**EXTRACTO DE PÁGINA**

··········

Vistas de página en total

martes, 17 de diciembre de 2019

HOMILÍAS PARA EL IV DOMINGO DE ADVIENTO Y NATIVIDAD DEL SEÑOR. (CICLO A)
 
IV DOMINGO DE ADVIENTO (CICLO A)
 
Con este domingo se cierra el ciclo litúrgico de Adviento. La Palabra de Dios nos ha ido preparando durante todo el Adviento para que la Navidad no sea una fiesta vacía y sin sentido, sino que nos sirva para renovar nuestro encuentro y nuestro compromiso con Jesús.
 
En la 1ª lectura, del profeta Isaías, Dios dialoga con Ajaz y le dice que le pida una señal.  Pero el rey no tiene interés en pedirle algo a Dios. En realidad, le trae sin cuidado lo que Dios diga. Ajaz vive de espaldas al designio divino y no cuenta con Dios en sus planes.
 
No resulta difícil encontrar un paralelismo entre esta situación y nuestra situación social actual. Nuestra sociedad vive de espaldas a Dios. Como Ajaz, no ama a Dios, no le interesa, mira para otro lado, no quiere saber de Dios porque lo ha expulsado de su vida.
 
Ajaz confiaba más en la seguridad de los ejércitos extranjeros que en Dios. ¿En qué pone el hombre de hoy su confianza y su esperanza? Para que tengamos una sociedad más justa y fraterna, ¿es en los políticos en quienes podemos confiar? Para sentirnos seguros y confortables, ¿es en el dinero en quien hemos de confiar? Para evitar la enfermedad y la muerte, ¿debemos confiar solamente en los nuevos medicamentos o en los progresos de la medicina?
 
Ajaz no quiso o no supo “leer” los “signos” que Dios colocó delante de sus ojos, no consiguió realizar la elección acertada y acabó conduciendo a su Pueblo por caminos de muerte y de desgracia. Esto nos sitúa ante el problema de las “señales”; un error en la lectura del radar puede destrozar un avión o un navío; una falla en la señalización luminosa, causa un desastre.
 
¿Estamos atentos a las “señales” que Dios coloca en el camino de nuestra vida a través de los cuales nos indica el camino a seguir, o caminamos en una alegre inconsciencia, a favor de corriente, desviándonos por atajos que nos apartan del objetivo y que nos hacen sufrir?  ¿Confiamos de verdad en Dios?, o ¿buscamos soluciones por otro lado al margen de Dios?
 
La 2ª lectura de San Pablo a los Romanos nos lleva a descubrir que nuestra vocación y el verdadero reto que tenemos como cristianos es llevar a toda persona la Buena Noticia de la Salvación, es decir, todos debemos proclamar el Evangelio.

··········

**MATERIAL DISPONIBLE**
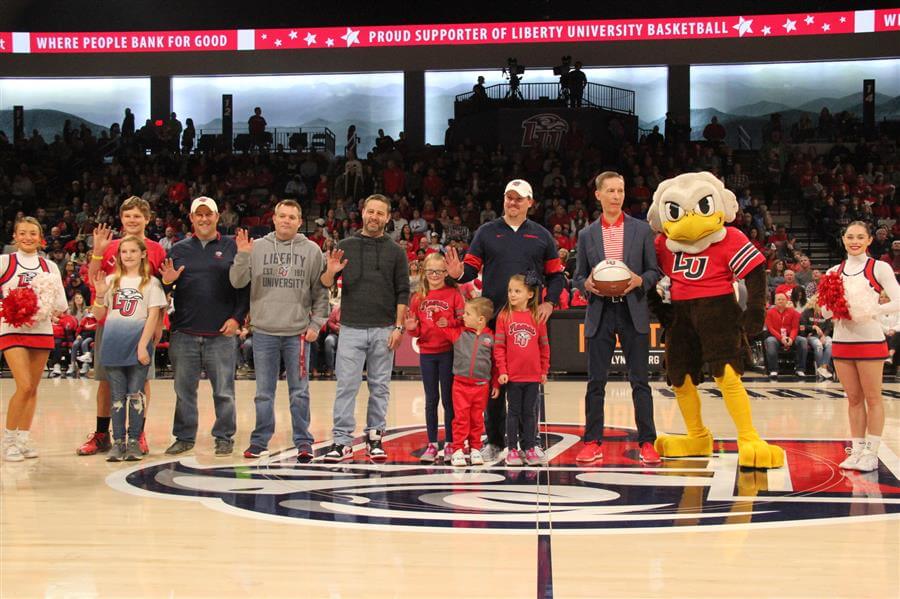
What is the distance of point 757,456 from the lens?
19.3 ft

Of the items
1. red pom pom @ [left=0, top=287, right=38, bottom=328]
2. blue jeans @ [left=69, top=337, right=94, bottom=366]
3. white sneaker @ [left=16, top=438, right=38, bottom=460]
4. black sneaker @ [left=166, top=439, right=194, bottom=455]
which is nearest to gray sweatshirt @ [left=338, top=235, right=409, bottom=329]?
black sneaker @ [left=166, top=439, right=194, bottom=455]

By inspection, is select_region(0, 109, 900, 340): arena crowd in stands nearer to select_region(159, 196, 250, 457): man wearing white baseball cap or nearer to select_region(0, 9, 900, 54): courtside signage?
select_region(0, 9, 900, 54): courtside signage

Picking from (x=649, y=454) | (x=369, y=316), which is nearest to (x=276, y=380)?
(x=369, y=316)

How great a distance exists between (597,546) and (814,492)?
1.77 metres

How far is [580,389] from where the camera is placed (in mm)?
10844

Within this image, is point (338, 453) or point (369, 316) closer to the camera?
point (338, 453)

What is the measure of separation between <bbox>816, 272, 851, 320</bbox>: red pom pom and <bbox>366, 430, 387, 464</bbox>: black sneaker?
2.98 meters

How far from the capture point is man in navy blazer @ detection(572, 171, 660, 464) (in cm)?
623

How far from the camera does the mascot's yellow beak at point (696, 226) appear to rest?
599 centimetres

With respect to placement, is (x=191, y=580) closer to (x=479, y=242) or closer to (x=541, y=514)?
(x=541, y=514)

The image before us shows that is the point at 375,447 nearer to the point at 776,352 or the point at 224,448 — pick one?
the point at 224,448

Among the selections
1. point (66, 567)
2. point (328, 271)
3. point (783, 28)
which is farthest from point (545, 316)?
point (783, 28)

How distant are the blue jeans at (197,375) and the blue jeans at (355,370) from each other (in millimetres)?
855

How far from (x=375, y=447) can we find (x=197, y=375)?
1384mm
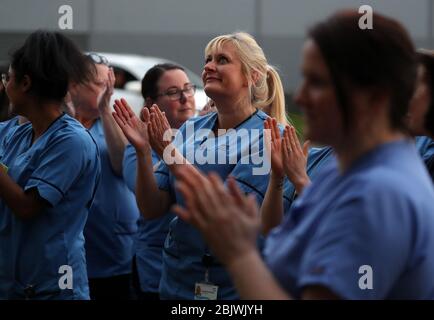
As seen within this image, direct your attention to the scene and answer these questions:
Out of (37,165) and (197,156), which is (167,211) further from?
(37,165)

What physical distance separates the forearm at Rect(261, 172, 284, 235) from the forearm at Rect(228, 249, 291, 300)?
1400mm

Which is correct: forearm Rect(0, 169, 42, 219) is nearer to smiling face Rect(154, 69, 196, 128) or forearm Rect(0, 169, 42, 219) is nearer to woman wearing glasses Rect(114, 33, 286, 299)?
woman wearing glasses Rect(114, 33, 286, 299)

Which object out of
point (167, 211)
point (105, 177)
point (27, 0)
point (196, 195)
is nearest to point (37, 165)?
point (167, 211)

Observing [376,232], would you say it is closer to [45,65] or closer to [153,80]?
[45,65]

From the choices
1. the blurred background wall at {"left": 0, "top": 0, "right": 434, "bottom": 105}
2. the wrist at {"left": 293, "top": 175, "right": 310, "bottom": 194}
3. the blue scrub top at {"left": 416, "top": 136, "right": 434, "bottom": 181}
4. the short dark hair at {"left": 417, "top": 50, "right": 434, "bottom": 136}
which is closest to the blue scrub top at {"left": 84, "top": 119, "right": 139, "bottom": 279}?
the wrist at {"left": 293, "top": 175, "right": 310, "bottom": 194}

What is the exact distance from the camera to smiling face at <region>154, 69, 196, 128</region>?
161 inches

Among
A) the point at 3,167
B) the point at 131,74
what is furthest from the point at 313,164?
the point at 131,74

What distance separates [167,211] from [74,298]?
2.10 ft

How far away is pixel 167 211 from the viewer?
11.2 ft

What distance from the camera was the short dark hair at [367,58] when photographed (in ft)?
4.71

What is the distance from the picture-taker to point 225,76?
126 inches

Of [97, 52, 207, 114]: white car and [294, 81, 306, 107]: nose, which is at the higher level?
[294, 81, 306, 107]: nose

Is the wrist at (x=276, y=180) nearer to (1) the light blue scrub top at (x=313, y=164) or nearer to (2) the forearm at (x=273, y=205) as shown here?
(2) the forearm at (x=273, y=205)

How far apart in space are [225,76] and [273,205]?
23.7 inches
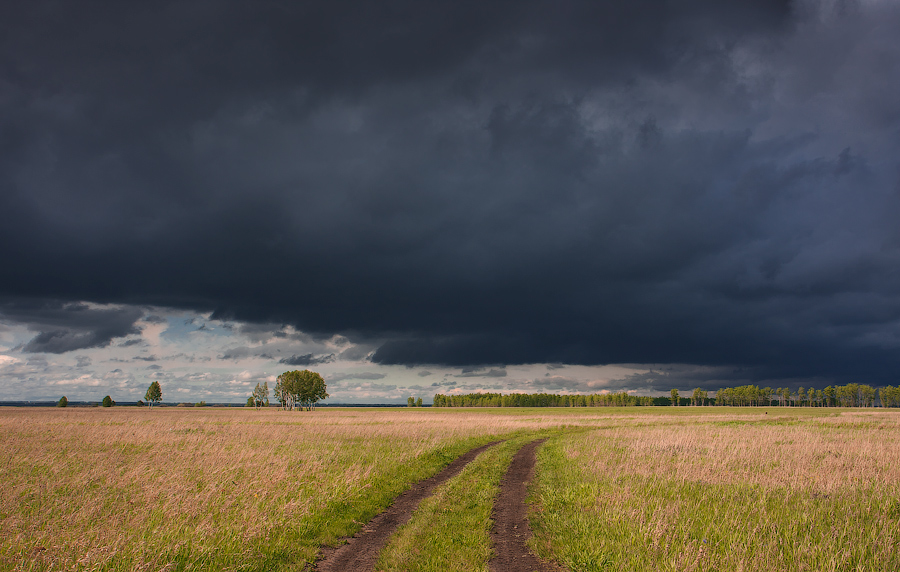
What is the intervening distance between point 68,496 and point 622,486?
1696 centimetres

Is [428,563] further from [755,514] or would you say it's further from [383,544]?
[755,514]

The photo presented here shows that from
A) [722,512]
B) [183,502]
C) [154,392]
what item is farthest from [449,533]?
[154,392]

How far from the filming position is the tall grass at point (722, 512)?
322 inches

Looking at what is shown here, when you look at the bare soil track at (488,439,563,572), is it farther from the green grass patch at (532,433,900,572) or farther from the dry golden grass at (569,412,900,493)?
the dry golden grass at (569,412,900,493)

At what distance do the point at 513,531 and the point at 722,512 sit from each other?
5.93 metres

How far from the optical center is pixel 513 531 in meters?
10.0

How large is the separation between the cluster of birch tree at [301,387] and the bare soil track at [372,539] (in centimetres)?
13323

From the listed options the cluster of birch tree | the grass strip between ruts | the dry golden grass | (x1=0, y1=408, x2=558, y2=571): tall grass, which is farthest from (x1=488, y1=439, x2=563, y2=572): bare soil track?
the cluster of birch tree

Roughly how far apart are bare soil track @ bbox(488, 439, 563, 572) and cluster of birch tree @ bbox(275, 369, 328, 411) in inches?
5228

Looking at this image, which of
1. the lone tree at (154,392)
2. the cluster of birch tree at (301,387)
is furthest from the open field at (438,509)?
the lone tree at (154,392)

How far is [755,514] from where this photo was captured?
11.1m

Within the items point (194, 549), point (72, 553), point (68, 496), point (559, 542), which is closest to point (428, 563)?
point (559, 542)

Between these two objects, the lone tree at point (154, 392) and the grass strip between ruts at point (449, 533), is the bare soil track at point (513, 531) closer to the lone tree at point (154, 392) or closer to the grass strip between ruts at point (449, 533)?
the grass strip between ruts at point (449, 533)

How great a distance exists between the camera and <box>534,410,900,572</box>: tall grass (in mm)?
8172
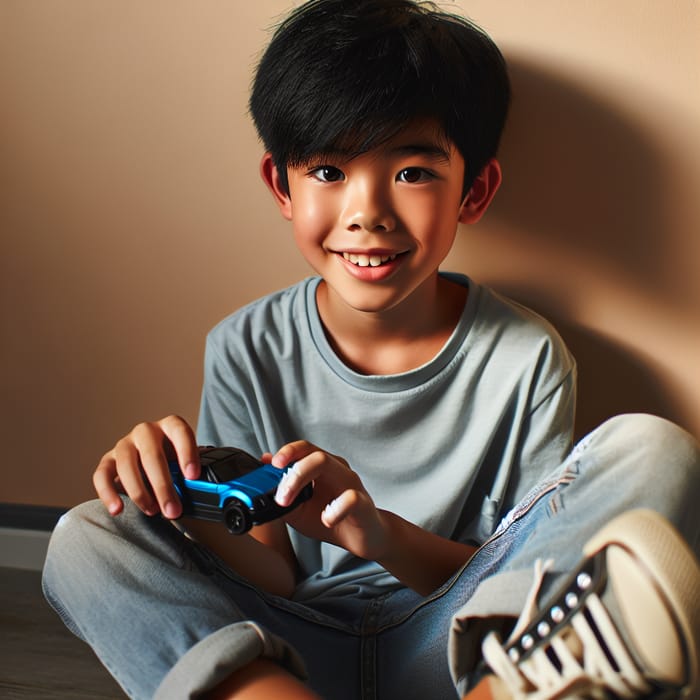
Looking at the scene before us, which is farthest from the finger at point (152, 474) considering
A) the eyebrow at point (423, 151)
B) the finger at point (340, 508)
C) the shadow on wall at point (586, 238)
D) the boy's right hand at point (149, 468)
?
the shadow on wall at point (586, 238)

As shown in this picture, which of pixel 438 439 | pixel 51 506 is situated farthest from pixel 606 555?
pixel 51 506

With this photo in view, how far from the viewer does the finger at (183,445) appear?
2.62ft

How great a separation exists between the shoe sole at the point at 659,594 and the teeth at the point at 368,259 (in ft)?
1.30

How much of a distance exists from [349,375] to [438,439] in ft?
0.41

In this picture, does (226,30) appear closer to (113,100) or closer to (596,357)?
(113,100)

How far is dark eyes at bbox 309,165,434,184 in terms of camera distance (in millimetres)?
898

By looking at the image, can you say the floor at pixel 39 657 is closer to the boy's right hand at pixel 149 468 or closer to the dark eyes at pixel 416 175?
the boy's right hand at pixel 149 468

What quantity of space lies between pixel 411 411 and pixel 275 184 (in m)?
0.30

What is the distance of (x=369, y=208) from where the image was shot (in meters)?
0.87

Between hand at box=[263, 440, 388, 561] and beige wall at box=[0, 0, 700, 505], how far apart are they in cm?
35

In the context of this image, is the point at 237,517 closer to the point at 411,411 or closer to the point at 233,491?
the point at 233,491

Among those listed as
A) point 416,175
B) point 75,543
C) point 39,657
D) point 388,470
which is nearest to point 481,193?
point 416,175

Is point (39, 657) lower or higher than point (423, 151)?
lower

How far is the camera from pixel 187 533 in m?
0.91
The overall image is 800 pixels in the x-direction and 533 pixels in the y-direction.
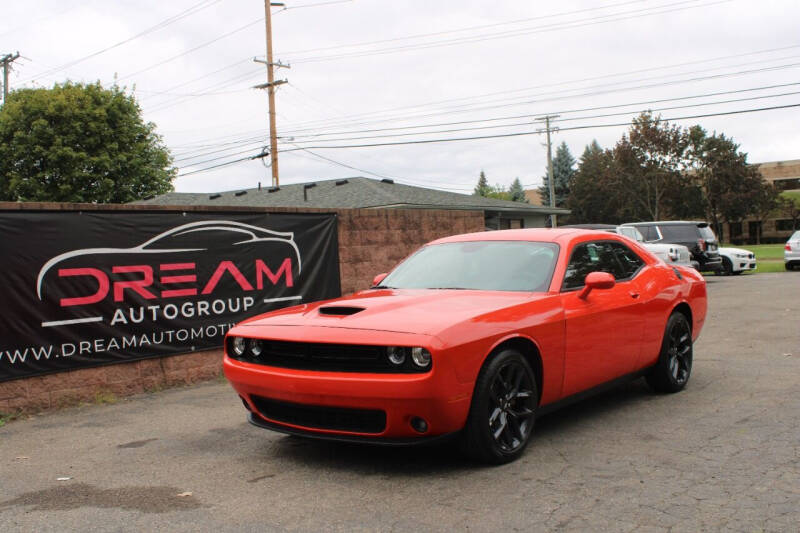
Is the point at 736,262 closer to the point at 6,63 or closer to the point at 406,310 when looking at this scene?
the point at 406,310

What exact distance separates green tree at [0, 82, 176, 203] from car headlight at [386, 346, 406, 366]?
33.2 m

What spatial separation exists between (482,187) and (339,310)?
117m

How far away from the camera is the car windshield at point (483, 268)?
211 inches

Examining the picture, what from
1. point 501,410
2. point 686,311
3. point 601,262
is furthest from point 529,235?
point 686,311

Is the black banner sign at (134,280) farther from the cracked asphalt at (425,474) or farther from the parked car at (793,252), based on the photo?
the parked car at (793,252)

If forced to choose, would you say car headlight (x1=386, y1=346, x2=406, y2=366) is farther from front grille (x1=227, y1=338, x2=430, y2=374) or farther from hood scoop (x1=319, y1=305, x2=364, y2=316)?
hood scoop (x1=319, y1=305, x2=364, y2=316)

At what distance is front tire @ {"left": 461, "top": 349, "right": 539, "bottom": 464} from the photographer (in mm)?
4367

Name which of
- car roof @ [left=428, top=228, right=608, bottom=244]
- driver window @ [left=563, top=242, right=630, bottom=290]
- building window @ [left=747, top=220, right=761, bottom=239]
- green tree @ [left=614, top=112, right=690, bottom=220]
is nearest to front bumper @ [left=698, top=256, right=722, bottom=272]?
driver window @ [left=563, top=242, right=630, bottom=290]

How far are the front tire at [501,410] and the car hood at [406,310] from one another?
341 millimetres

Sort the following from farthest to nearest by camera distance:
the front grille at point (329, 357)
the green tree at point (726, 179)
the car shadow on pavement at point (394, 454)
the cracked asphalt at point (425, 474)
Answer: the green tree at point (726, 179)
the car shadow on pavement at point (394, 454)
the front grille at point (329, 357)
the cracked asphalt at point (425, 474)

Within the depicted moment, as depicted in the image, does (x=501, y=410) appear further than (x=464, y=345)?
Yes

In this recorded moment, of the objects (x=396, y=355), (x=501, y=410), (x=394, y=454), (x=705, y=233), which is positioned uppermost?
(x=705, y=233)

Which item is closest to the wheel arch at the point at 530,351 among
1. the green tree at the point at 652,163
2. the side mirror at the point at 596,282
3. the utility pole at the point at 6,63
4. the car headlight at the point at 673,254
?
the side mirror at the point at 596,282

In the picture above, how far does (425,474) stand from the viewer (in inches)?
174
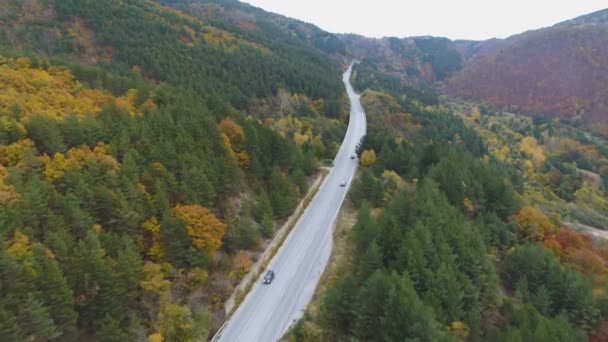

··········

**TAREAS DEL EJERCICIO**
1 - Según la homilía del IV domingo de Adviento, ¿en qué confiaba Ajaz más que en Dios?
2 - Reemplaza "diciembre" por "noviembre" en la homilía y escribe de nuevo el fragmento desde "Vistas de página" hasta "ADVIENTO (CICLO A)", ambos incluidos.

**RESULTADOS OBTENIDOS**
1 - En la seguridad de los ejércitos extranjeros.

2 -
Vistas de página en total

martes, 17 de noviembre de 2019

HOMILÍAS PARA EL IV DOMINGO DE ADVIENTO Y NATIVIDAD DEL SEÑOR. (CICLO A)
 
IV DOMINGO DE ADVIENTO (CICLO A)